Chief executive Bill Allan has worked tirelessly to build a company in a difficult and cash-hungry market and one regret he may have is that his and the firm's efforts to create one of the sector's better performers was never fully appreciated either in the City or on home territory.

Allan once talked of Scotland becoming as proud of Thus as it was of Royal Bank of Scotland, though that was before the banking crisis. But we knew what he meant.

At least the bid from Cable & Wireless will allow investors to see what has been going at Thus since it was spun out of ScottishPower in 1999 and briefly took its place in the FTSE-100. In recent times it has been generating cash, and in May announced a maiden operating profit.

No wonder C&W has coveted its smaller rival to whom it has been losing market share.

Let doomed Ardana serve as warning

THE collapse into administration of bioscience firm Ardana was a lesson to all who believe this sector to be the great prospect for the Scottish economy.

Ardana was meant to be a flagship for the healthcare industry.

But unless somebody picks up the pieces, it will disappear without really being missed by the wider public, most of whom will not have even heard of it.

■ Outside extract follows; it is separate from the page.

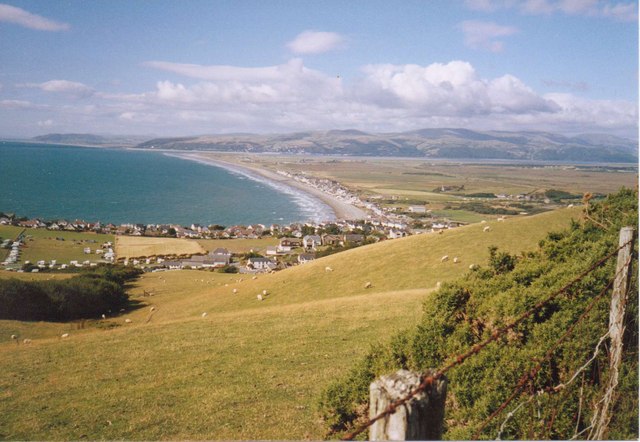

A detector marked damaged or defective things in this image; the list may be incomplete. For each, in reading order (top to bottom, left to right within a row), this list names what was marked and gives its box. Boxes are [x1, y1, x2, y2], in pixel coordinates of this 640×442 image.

rusty wire [340, 238, 632, 442]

By contrast, Borders-based ProStrakan has developed a business model that ticks all the right boxes, and expects to hear more good news from the US regulators this week.

US backing for its anti-nausea patch will pump another £50m a year into the firm's coffers and set it on its way to becoming an established part of the Scottish corporate scene.

Ardana's problems will send a shiver through those in the public agencies who are often expected to support risky new-starts or bail out those in trouble.

As this newspaper revealed last week, Scottish Enterprise has seen what can happen when the risks outweigh the benefits.

Jack Perry, the Scottish Enterprise chief executive, contributed £25m towards a £35m package of state support to a company in Stirling that has been making redundancies. He now admits it won't fulfil expectations.

Perry argues that the agency works at the margins where private sector investors tend not to go. That's probably because private sector investors know when it is best to stay away.